* [TASK DIRECTIONS] Rewrite the lines from the one with "Looking at the" through the end of the lines, swapping "camera viewpoint" for "camera position" and leaving everything else unchanged. Give only those lines.

(Dataset rows)
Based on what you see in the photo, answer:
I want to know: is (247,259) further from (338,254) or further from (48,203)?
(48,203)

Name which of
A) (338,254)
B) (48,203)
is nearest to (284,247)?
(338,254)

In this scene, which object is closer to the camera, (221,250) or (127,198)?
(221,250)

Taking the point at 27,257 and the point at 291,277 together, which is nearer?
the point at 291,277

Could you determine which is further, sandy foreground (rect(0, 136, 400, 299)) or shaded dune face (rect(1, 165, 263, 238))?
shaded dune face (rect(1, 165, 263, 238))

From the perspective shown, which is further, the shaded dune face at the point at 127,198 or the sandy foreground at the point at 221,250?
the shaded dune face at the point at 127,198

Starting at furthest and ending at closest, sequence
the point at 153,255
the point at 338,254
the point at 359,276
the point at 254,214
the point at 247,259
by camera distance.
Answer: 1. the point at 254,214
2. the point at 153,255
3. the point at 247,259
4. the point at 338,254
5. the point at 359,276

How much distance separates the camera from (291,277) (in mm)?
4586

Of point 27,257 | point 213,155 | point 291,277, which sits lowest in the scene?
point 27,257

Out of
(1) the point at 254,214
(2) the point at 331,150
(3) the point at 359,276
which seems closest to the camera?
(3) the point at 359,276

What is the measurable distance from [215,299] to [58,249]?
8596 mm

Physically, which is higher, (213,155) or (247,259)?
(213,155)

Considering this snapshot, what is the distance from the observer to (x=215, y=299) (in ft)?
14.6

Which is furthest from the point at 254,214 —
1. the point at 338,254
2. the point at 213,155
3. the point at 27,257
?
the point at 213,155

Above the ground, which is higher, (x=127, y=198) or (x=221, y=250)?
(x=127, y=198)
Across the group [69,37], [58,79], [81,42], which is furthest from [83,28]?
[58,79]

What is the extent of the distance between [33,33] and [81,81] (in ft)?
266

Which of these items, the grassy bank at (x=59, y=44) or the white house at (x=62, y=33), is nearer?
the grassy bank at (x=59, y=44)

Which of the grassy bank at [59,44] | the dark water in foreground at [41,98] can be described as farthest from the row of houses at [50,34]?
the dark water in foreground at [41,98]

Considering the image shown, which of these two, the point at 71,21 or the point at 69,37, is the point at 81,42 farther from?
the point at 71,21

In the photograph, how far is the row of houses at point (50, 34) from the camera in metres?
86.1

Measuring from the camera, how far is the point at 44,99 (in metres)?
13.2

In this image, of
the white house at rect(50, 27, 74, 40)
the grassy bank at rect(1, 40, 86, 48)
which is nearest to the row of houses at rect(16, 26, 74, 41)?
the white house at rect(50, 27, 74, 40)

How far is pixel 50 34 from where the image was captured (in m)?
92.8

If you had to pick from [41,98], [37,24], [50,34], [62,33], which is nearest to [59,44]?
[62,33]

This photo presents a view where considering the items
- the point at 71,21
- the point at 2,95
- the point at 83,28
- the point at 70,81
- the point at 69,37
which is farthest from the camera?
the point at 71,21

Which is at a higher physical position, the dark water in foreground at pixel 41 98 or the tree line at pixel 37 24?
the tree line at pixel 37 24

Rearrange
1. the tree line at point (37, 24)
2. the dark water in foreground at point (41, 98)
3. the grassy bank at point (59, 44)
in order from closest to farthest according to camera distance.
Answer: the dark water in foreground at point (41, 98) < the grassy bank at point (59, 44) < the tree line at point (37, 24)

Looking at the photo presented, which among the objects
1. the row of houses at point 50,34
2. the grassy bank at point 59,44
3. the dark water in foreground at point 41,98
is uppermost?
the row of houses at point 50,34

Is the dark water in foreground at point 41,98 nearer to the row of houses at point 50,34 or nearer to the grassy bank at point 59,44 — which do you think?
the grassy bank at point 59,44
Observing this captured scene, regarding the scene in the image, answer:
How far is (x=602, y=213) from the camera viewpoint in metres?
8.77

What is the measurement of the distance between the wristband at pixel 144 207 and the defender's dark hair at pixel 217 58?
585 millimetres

* [COMPLETED TASK]
Looking at the photo presented, which among the objects
1. the row of houses at point 50,34
2. the grassy bank at point 59,44
3. the dark water in foreground at point 41,98
is uppermost?
the row of houses at point 50,34

Is the dark water in foreground at point 41,98 nearer to the row of houses at point 50,34 or nearer to the grassy bank at point 59,44 — which do you think?
the grassy bank at point 59,44
Observing this captured scene, regarding the scene in the image, answer:
How far is (x=602, y=213) from the camera position in metres?
8.77

What is the measurement of the distance between the wristband at pixel 144 207 and the defender's dark hair at pixel 217 58?
585 millimetres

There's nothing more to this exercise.